Connexions n°54, juillet 2010
14,2 %.
Après deux révisions statistiques, c’est le chiffre final publié en avril dernier de la croissance du PIB chinois en 2007 (d’abord estimée à 11,9 % en janvier 2008, puis réévaluée une première fois à 13,0 % en janvier 2009). Ce sont ainsi plus de 1 600 milliards de Rmb de production, essentiellement dans le secteur tertiaire, qui avaient échappé au Bureau national des statistiques (BNS) chinois lors de ses premières estimations.
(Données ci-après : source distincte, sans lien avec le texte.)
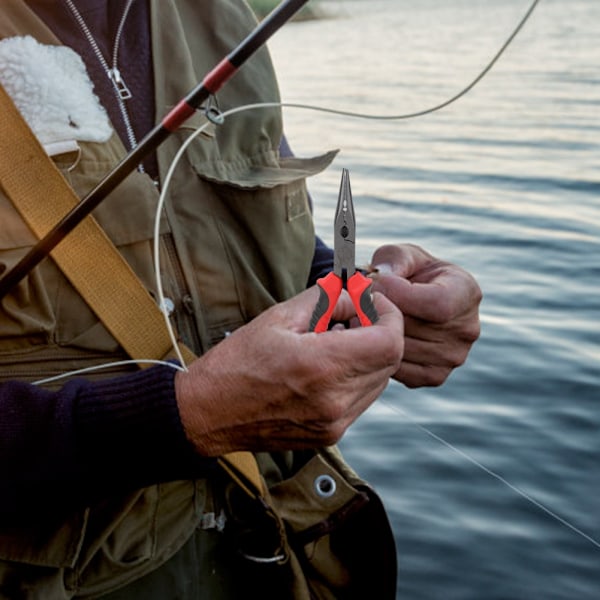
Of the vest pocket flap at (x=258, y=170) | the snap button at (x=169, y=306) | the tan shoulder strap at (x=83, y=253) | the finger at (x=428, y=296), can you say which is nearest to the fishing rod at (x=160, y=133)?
the tan shoulder strap at (x=83, y=253)

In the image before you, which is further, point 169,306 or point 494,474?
point 494,474

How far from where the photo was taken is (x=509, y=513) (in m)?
3.85

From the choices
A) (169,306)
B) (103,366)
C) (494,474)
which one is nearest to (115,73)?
(169,306)

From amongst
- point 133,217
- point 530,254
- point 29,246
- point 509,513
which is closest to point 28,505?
point 29,246

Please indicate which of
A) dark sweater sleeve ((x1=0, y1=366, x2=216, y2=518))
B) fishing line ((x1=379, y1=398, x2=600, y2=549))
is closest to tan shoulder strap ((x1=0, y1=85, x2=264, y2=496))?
dark sweater sleeve ((x1=0, y1=366, x2=216, y2=518))

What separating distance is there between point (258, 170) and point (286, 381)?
29.7 inches

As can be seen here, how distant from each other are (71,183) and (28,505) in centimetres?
62

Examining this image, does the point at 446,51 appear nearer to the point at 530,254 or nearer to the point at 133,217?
the point at 530,254

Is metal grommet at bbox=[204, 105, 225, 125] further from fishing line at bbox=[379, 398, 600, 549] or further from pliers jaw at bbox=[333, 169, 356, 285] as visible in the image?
fishing line at bbox=[379, 398, 600, 549]

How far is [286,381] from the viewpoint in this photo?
1613 millimetres

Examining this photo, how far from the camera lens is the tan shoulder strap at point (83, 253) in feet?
5.88

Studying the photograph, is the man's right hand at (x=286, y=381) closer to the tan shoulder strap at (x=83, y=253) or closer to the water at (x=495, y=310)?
the tan shoulder strap at (x=83, y=253)

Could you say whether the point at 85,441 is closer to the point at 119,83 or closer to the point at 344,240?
the point at 344,240

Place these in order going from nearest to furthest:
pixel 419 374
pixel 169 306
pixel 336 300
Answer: pixel 336 300
pixel 169 306
pixel 419 374
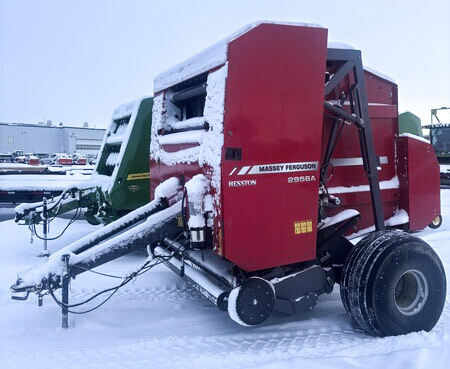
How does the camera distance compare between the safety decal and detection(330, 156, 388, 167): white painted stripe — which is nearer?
detection(330, 156, 388, 167): white painted stripe

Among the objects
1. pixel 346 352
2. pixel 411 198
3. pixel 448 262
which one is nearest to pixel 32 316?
pixel 346 352

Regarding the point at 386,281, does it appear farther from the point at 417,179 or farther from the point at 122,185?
the point at 122,185

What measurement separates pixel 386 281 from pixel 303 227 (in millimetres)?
744

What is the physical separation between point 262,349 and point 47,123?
60.4 metres

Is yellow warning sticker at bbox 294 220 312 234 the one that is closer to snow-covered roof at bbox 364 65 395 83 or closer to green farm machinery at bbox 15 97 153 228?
snow-covered roof at bbox 364 65 395 83

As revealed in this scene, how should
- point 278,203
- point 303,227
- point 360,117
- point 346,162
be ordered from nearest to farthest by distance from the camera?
point 278,203 → point 303,227 → point 360,117 → point 346,162

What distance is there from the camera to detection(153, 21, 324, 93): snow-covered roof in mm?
3322

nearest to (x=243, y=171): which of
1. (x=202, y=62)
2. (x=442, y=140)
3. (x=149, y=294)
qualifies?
(x=202, y=62)

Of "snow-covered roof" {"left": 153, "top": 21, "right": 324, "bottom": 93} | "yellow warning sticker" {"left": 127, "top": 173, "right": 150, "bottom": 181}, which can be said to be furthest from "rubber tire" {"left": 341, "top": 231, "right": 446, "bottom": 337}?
"yellow warning sticker" {"left": 127, "top": 173, "right": 150, "bottom": 181}

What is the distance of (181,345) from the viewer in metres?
3.48

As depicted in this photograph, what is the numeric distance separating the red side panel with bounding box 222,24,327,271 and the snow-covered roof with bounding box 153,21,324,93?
52mm

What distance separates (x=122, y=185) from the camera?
6.58m

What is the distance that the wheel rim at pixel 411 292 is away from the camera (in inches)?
145

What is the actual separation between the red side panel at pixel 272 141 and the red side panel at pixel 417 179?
1.36 metres
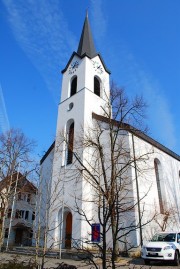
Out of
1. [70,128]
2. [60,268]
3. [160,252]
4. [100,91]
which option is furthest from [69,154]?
[60,268]

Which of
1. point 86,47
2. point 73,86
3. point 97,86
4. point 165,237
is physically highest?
point 86,47

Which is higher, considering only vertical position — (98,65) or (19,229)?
(98,65)

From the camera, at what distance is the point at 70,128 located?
23844 mm

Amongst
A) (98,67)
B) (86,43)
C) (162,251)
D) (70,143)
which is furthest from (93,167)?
(86,43)

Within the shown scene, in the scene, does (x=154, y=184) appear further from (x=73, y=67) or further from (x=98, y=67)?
(x=73, y=67)

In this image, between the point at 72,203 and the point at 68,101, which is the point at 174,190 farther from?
the point at 68,101

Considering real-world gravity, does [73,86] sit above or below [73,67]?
below

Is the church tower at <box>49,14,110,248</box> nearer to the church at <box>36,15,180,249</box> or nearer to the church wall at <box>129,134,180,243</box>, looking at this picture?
the church at <box>36,15,180,249</box>

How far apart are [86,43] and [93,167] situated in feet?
59.7

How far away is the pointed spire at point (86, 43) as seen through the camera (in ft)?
94.0

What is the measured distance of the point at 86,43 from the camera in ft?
99.7

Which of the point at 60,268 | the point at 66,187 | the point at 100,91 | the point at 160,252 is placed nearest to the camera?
the point at 60,268

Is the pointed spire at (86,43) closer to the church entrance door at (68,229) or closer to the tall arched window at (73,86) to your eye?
the tall arched window at (73,86)

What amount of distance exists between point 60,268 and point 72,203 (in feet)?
41.6
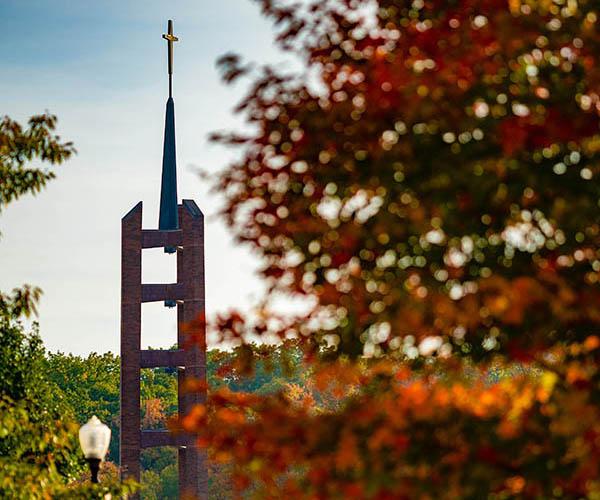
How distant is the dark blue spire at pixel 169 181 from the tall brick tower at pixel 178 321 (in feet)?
4.80

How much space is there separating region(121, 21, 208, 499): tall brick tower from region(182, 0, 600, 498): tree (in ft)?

La révision porte également sur les deux années antérieures et réévalue le taux de croissance de 2005 à 11,3 %, celui de 2006 à 12,7 %. La révision des chiffres du PIB en Chine est un processus habituel mais d’autant plus nécessaire que, malgré la taille du pays, le BNS publie ses premières estimations en un temps record : deux semaines seulement après la fin de la période concernée — quand le délai est d’un mois aux Etats-Unis et d’un mois et demi en France.
Ces nouveaux chiffres conduisent à un constat simple : depuis 2003, la taille de l’économie chinoise double tous les quatre ans. Dès 2007, la Chine est donc devenue la troisième puissance économique mondiale devant l’Allemagne. Dès 2009, son PIB la plaçait encore au coude à coude avec le Japon mais, le chiffre étant encore provisoire, il y a fort à parier que les révisions statistiques ultérieures montreront qu’elle s’est déjà hissée au deuxième rang mondial. De surcroît, ces comparaisons internationales étant effectuées en dollars américains, la probable réévaluation du Rmb dans les années à venir accélérera cette montée en puissance chinoise. La Chine apporte ainsi incontestablement la première contribution à la croissance du PIB mondial depuis plusieurs années. Mais, d’un point de vue macroéconomique, cette performance est trop souvent hâtivement interprétée comme une contribution à la croissance du reste du monde. La Chine fait progresser le PIB mondial parce qu’elle produit plus, mais du point de vue de la demande — autre manière d’interpréter le PIB —, son économie a été dominée au cours des cinq dernières années par l’investissement et les exportations. Or seule une accélération de la consommation et des importations chinoises pourrait véritablement bénéficier au reste du monde (entendu de façon agrégée).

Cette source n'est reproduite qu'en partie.